India and the West: the meaning of Freedom in a Non-Western Culture
- Professor Gurpreet Mahajan
- Sep 21, 2015
- 2 min read
As the concept of freedom is closely related to individual autonomy in the modern west, non-western cultures are often represented by the absence of this category. It is believed that in societies like India, where the community remains an important anchor of individual liberty, there is little or no space for the liberty and autonomy of the individual. The paper problematizes this way of approaching the non-west: i.e., by using western representation of ideas as a universal frame of analysis. In its place it argues that notions of freedom and liberty are very much present in the political discourses of the late 19th and 20th century India, albeit their meaning is re-articulated, often in a way that alludes to an embedded individual.

The paper identifies three conceptions of freedom that gained currency in India during the struggle for independence. Each of these ideas invoked, in different ways, the notion of self-determination and self- governance. If some spoke of the recovery and construction of an authentic Indian, rooted in its own tradition, others saw the moral conscience, guided by reason, to be the critical determinant of free action.

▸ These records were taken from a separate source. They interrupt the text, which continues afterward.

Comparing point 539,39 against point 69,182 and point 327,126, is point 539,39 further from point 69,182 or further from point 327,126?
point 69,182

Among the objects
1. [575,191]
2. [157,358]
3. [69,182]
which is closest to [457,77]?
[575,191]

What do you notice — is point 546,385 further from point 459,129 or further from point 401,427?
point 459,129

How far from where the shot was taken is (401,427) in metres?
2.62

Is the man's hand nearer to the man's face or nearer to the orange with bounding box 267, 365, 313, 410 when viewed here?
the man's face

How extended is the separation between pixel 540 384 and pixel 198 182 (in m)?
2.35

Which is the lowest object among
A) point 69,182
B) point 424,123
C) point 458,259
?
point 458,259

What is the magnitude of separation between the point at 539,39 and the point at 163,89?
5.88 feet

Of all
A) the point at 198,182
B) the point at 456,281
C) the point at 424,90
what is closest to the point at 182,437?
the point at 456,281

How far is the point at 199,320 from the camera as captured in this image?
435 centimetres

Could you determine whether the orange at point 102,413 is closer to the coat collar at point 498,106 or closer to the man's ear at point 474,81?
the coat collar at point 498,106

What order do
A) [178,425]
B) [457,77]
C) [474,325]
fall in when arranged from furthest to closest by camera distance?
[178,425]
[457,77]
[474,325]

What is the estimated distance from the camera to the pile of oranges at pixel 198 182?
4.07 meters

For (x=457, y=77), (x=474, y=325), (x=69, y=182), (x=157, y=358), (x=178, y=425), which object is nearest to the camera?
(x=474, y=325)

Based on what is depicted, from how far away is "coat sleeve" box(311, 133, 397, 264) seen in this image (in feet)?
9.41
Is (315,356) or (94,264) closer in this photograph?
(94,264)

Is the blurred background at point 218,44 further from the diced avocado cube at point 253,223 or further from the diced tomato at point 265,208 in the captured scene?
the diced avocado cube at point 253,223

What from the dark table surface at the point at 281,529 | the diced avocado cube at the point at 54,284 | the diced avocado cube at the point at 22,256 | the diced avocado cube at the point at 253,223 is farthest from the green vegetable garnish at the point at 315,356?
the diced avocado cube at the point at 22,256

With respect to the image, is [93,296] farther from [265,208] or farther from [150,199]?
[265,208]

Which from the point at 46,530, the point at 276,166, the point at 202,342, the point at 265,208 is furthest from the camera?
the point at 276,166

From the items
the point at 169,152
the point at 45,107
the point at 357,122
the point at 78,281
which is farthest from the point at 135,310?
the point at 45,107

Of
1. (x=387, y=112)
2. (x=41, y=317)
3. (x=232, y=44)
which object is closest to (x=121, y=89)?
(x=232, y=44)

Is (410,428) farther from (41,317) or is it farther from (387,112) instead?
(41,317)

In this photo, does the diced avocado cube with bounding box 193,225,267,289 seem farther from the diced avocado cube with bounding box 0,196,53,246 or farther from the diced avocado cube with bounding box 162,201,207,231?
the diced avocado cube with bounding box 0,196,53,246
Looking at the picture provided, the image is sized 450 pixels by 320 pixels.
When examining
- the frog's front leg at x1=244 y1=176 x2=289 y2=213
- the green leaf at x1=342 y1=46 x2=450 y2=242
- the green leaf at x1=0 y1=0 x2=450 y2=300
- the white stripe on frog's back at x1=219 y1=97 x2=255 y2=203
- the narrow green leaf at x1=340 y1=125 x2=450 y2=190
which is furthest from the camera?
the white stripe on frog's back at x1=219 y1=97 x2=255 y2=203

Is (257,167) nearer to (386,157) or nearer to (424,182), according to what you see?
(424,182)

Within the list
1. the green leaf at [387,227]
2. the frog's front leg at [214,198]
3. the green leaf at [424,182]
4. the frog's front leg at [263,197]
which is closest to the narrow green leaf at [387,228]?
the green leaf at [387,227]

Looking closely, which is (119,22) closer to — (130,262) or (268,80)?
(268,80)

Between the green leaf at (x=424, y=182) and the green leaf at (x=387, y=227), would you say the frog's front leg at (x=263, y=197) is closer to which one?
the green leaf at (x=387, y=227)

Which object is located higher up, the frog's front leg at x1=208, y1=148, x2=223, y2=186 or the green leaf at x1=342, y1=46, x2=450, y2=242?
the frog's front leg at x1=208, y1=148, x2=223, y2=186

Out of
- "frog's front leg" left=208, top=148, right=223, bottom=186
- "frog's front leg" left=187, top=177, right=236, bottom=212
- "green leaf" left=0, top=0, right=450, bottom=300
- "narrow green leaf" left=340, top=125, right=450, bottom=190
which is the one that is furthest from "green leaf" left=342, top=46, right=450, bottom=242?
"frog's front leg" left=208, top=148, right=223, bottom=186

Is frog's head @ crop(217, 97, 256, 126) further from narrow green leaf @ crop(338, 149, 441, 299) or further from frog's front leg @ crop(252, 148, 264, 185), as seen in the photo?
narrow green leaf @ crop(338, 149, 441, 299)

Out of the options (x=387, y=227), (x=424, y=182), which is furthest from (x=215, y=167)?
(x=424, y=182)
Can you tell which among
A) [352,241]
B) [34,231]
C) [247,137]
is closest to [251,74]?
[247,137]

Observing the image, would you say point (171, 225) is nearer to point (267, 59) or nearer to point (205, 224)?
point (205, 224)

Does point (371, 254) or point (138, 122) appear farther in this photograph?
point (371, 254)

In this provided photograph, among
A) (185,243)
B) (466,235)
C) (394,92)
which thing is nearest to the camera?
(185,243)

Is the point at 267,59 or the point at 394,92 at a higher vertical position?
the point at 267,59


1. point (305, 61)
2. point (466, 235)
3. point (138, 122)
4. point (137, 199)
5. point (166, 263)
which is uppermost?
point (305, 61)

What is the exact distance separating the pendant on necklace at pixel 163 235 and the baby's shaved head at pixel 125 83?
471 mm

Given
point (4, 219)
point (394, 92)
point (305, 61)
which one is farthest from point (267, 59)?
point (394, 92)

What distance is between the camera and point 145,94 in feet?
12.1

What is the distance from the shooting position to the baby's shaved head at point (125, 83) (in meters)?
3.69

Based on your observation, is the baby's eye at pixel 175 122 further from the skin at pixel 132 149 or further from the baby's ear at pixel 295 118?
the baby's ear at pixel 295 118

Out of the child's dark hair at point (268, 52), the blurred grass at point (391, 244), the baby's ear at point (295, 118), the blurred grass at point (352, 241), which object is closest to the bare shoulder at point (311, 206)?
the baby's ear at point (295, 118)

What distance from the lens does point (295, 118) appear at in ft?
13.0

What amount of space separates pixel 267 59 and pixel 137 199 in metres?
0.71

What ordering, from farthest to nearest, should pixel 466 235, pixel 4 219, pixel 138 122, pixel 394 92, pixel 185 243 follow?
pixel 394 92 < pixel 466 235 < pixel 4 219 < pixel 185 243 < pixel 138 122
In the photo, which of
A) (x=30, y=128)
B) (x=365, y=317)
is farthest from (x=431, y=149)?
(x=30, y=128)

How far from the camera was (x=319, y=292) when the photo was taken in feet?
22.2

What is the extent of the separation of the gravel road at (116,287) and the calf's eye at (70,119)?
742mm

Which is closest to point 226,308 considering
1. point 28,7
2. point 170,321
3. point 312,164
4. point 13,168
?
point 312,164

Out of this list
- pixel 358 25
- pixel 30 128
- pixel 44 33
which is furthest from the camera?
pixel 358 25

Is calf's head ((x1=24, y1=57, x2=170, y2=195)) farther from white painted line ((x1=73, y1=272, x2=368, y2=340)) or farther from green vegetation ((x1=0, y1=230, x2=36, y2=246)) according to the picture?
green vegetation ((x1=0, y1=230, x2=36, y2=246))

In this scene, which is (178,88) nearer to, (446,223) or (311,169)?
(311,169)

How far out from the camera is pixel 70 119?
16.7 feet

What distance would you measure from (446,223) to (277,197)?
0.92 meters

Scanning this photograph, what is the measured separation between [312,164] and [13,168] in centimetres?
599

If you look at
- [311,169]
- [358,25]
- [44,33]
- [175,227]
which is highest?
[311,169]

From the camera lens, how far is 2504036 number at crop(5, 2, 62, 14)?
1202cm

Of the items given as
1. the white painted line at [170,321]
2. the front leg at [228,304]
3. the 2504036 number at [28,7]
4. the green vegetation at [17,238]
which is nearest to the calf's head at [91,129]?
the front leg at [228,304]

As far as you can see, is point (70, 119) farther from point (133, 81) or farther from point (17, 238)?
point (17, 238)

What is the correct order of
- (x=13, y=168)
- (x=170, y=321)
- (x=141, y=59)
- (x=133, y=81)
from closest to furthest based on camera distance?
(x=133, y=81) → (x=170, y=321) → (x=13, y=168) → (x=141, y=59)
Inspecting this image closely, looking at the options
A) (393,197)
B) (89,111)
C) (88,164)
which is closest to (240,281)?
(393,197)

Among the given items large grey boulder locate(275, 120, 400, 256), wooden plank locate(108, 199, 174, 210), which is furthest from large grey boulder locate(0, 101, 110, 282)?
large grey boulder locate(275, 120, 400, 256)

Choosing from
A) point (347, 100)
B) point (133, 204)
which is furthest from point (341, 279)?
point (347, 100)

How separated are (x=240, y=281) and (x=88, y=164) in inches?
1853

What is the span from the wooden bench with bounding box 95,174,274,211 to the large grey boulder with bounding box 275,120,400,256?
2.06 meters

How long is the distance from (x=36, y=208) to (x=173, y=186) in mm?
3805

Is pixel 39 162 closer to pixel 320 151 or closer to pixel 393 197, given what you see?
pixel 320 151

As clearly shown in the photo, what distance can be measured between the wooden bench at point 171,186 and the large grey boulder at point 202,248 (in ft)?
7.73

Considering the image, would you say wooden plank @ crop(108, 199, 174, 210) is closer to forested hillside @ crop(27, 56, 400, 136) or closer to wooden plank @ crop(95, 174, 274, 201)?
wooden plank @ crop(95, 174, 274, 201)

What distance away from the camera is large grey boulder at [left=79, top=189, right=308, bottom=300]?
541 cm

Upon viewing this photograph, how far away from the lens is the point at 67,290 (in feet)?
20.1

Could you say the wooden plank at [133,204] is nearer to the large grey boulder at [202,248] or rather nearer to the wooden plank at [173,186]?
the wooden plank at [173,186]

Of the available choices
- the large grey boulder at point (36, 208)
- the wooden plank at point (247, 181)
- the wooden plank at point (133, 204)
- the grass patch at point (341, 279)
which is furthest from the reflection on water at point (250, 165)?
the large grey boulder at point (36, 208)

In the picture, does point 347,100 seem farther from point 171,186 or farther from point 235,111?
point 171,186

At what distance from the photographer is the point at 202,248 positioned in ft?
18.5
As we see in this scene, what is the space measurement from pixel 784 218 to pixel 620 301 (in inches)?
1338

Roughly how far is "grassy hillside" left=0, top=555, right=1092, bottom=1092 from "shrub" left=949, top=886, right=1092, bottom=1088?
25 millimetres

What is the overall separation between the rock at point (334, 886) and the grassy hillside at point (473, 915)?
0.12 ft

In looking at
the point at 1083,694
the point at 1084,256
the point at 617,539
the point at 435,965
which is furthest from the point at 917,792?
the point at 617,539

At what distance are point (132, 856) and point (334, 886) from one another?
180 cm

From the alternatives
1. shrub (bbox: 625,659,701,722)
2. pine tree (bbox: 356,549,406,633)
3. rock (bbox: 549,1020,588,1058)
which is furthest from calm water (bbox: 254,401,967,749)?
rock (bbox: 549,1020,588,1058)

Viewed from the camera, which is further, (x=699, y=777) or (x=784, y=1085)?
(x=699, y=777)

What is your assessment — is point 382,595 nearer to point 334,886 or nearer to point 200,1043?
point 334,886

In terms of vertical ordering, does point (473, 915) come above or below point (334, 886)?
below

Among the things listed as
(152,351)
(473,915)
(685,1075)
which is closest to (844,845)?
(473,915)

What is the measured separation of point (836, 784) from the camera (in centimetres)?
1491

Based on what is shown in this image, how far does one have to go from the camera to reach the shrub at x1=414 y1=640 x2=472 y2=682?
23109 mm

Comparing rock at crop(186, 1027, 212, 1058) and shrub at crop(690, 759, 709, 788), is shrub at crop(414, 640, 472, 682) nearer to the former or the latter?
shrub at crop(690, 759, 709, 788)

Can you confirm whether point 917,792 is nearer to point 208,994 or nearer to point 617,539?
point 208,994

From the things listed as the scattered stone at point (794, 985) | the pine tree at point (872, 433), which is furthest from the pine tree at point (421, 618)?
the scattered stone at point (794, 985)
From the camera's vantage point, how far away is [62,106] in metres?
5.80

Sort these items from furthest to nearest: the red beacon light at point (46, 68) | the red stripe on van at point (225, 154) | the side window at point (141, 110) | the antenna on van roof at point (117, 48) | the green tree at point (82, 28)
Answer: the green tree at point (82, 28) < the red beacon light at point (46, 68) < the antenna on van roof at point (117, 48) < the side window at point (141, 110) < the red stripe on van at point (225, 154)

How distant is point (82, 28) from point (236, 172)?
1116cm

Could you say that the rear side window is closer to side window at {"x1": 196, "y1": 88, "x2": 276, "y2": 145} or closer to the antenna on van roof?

All of them spoke of a situated individual, who was called upon to charter her/his own destiny, fighting against what is given, and at times, of what is received through tradition and community wisdom. An individual that is capable of such action was however not a given. To put it another way, it was assumed that the mere exercise of free will or choice, or even the absence of external constraints, would not necessarily engender a critical self-consciousness. The latter requires discipline [physical and mental] and tapasya. Without the latter freedom might easily slide into the pursuit of personal whims or private interests.